Back Then


Those Were the Good Old Days


Every time I watch TV and that dude comes on the screen saying, "Remember when candy bars were a dime?" I say to myself, "A dime, hell! That ain't nothing!" I remember when you could buy a full quarter pound Baby Ruth, Clark Bar, Chicken Dinner Bar or an Oh Henry Bar for a 'git' (five cents).

Back then you could rent a two or three room furnished apartment with all utilities for a sawbuck a week and they carried out the garbage. You could get a loaf of bread for a dime, canned milk, twelve cans for six bits, dried beans ten cents a quart, streak or lean salt pork a 'git' a pound, potatoes fifteen cents a peck, cabbage a 'git' a head, coffee, fifteen cents a pound, rice ten pounds for half a buck, salt dried codfish a 'git' a pound and cigarettes a dime a pack.

You could go into a restaurant and for thirty five cents get ham, eggs, taters, three slices of toast, butter, jelly and drink all the coffee you wanted. Shoes were a 'trey' a pair, pants a 'deuce,' shirts a buck and a half.

Streetcar fare was a 'git', the subway a dime, and if you knew how to juggle the transfers, you could ride all day for your dime and wind up back home.

'U' could go to the movies for a dime and see a feature film, comedy, serial episode, a travel log and the news. During intermission, you could step out into the lobby and get a big bag of hot buttered (real butter) popcorn for a 'git' or for a dime get either a hot dog or a Polish sausage on a steamed bun with all the relish, sauerkraut or mustard you could pile on it and they gave you a glass of orange or lemon juice to wash it down with for free.

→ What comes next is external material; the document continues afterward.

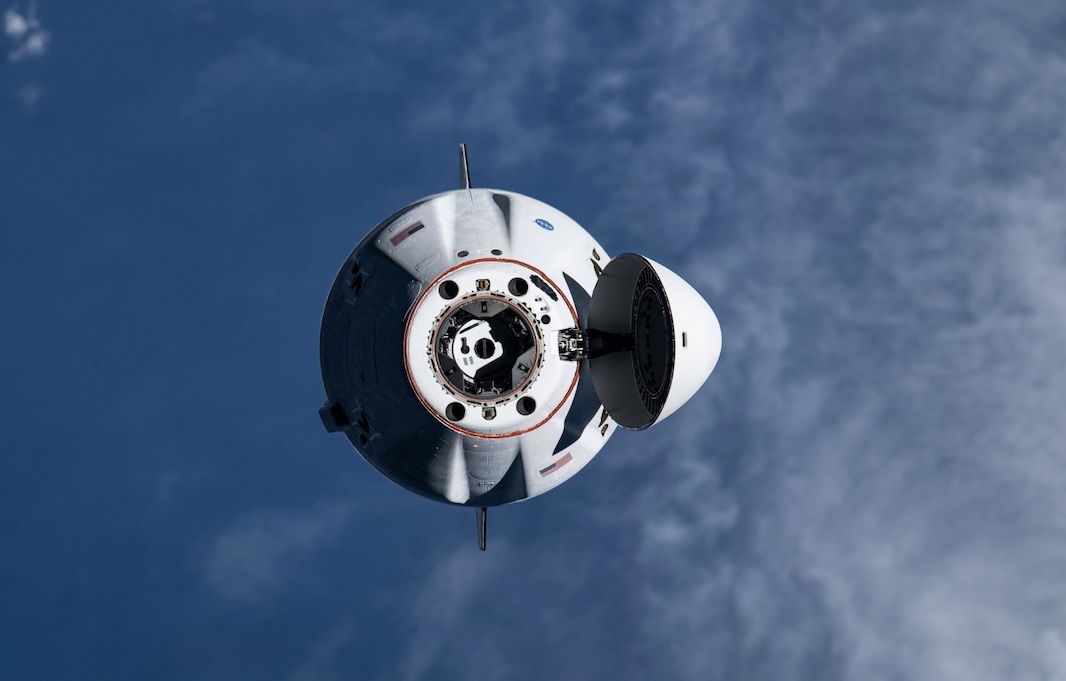 Cargo Dragon совершил успешную стыковку с МКС в автономном режиме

You could go into a saloon and get a twenty-two ounce mug of ice cold beer for a dime and help yourself to all the crab cakes, steamed shrimp, raw oysters, steamed clams and cheese and crackers that you could eat.

You could see a burlesque show with five or six broads, straight man comics and a seven piece band for half a buck. You could go down to the 'Red Light' district and make it in the pad with either of the Rhea sisters, Gonorrhea, Diarrhea or Pyorrhea for a deuce and eat at the 'Y' for free.

Those were the days that the Ice Man came, but...not so often in the winter months, because almost everyone had an "Italian refrigerator" (an empty apple box or orange crate nailed to the outside ledge of their windows to keep food in).

Back then, if you went hungry, it was because you were a paraplegic in a wheelchair or had two broken legs, and couldn't run. In the morning there was a quart bottle or two of milk sitting on the doorstep of almost every house, plus a metal box with cheese, butter, eggs and bread on it.

Yeah, those were the good old days, but then along came the talking movies and vaudeville was soon phased out.